Start of PROVIDED DATA
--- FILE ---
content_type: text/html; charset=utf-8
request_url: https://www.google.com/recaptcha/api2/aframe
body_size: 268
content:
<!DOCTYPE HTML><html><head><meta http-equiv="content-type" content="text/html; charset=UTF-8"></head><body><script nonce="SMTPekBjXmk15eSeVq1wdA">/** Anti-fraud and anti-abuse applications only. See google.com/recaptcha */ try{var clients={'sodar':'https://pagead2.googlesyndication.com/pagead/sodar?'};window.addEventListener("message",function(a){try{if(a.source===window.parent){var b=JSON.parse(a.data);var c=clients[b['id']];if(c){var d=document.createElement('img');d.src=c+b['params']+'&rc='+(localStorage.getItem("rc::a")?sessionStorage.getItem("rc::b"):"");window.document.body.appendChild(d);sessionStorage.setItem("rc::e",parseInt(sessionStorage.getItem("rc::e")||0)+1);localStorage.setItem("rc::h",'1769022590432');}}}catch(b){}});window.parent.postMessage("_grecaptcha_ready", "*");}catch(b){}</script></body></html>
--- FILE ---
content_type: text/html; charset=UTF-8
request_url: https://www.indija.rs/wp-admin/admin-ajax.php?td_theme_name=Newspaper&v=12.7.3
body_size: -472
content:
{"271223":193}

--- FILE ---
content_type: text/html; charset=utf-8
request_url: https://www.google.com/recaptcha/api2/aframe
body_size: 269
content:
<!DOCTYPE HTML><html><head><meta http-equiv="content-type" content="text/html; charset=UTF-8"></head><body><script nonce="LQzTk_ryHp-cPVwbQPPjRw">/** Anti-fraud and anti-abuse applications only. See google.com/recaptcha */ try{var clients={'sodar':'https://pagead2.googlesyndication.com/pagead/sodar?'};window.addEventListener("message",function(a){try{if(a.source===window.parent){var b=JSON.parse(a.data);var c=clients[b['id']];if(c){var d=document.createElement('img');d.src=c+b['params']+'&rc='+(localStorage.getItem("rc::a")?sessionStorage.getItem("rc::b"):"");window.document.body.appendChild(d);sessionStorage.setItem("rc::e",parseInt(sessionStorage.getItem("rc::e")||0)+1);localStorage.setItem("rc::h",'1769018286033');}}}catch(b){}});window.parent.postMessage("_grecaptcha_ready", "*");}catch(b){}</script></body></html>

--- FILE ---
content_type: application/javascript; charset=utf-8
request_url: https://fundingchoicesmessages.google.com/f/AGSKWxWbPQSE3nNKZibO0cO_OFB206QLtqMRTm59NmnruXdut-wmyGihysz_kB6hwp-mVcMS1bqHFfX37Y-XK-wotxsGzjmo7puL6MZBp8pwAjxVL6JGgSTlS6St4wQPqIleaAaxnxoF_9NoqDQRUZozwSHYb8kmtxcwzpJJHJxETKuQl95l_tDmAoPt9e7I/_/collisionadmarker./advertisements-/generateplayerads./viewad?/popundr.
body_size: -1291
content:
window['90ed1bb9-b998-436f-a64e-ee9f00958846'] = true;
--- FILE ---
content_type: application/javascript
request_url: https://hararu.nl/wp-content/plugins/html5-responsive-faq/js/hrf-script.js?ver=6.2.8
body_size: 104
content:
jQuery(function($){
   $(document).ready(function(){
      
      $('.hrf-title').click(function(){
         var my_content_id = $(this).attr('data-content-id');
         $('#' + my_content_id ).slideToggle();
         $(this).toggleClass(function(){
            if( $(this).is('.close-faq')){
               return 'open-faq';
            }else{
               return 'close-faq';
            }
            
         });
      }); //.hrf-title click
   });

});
End of PROVIDED DATA
◆ **EXERCISE**
Faithfully copy every entry, leaving nothing out.

◆ **ANSWER BOX**
--- FILE ---
content_type: text/html; charset=utf-8
request_url: https://www.google.com/recaptcha/api2/aframe
body_size: 268
content:
<!DOCTYPE HTML><html><head><meta http-equiv="content-type" content="text/html; charset=UTF-8"></head><body><script nonce="SMTPekBjXmk15eSeVq1wdA">/** Anti-fraud and anti-abuse applications only. See google.com/recaptcha */ try{var clients={'sodar':'https://pagead2.googlesyndication.com/pagead/sodar?'};window.addEventListener("message",function(a){try{if(a.source===window.parent){var b=JSON.parse(a.data);var c=clients[b['id']];if(c){var d=document.createElement('img');d.src=c+b['params']+'&rc='+(localStorage.getItem("rc::a")?sessionStorage.getItem("rc::b"):"");window.document.body.appendChild(d);sessionStorage.setItem("rc::e",parseInt(sessionStorage.getItem("rc::e")||0)+1);localStorage.setItem("rc::h",'1769022590432');}}}catch(b){}});window.parent.postMessage("_grecaptcha_ready", "*");}catch(b){}</script></body></html>
--- FILE ---
content_type: text/html; charset=UTF-8
request_url: https://www.indija.rs/wp-admin/admin-ajax.php?td_theme_name=Newspaper&v=12.7.3
body_size: -472
content:
{"271223":193}

--- FILE ---
content_type: text/html; charset=utf-8
request_url: https://www.google.com/recaptcha/api2/aframe
body_size: 269
content:
<!DOCTYPE HTML><html><head><meta http-equiv="content-type" content="text/html; charset=UTF-8"></head><body><script nonce="LQzTk_ryHp-cPVwbQPPjRw">/** Anti-fraud and anti-abuse applications only. See google.com/recaptcha */ try{var clients={'sodar':'https://pagead2.googlesyndication.com/pagead/sodar?'};window.addEventListener("message",function(a){try{if(a.source===window.parent){var b=JSON.parse(a.data);var c=clients[b['id']];if(c){var d=document.createElement('img');d.src=c+b['params']+'&rc='+(localStorage.getItem("rc::a")?sessionStorage.getItem("rc::b"):"");window.document.body.appendChild(d);sessionStorage.setItem("rc::e",parseInt(sessionStorage.getItem("rc::e")||0)+1);localStorage.setItem("rc::h",'1769018286033');}}}catch(b){}});window.parent.postMessage("_grecaptcha_ready", "*");}catch(b){}</script></body></html>

--- FILE ---
content_type: application/javascript; charset=utf-8
request_url: https://fundingchoicesmessages.google.com/f/AGSKWxWbPQSE3nNKZibO0cO_OFB206QLtqMRTm59NmnruXdut-wmyGihysz_kB6hwp-mVcMS1bqHFfX37Y-XK-wotxsGzjmo7puL6MZBp8pwAjxVL6JGgSTlS6St4wQPqIleaAaxnxoF_9NoqDQRUZozwSHYb8kmtxcwzpJJHJxETKuQl95l_tDmAoPt9e7I/_/collisionadmarker./advertisements-/generateplayerads./viewad?/popundr.
body_size: -1291
content:
window['90ed1bb9-b998-436f-a64e-ee9f00958846'] = true;
--- FILE ---
content_type: application/javascript
request_url: https://hararu.nl/wp-content/plugins/html5-responsive-faq/js/hrf-script.js?ver=6.2.8
body_size: 104
content:
jQuery(function($){
   $(document).ready(function(){
      
      $('.hrf-title').click(function(){
         var my_content_id = $(this).attr('data-content-id');
         $('#' + my_content_id ).slideToggle();
         $(this).toggleClass(function(){
            if( $(this).is('.close-faq')){
               return 'open-faq';
            }else{
               return 'close-faq';
            }
            
         });
      }); //.hrf-title click
   });

});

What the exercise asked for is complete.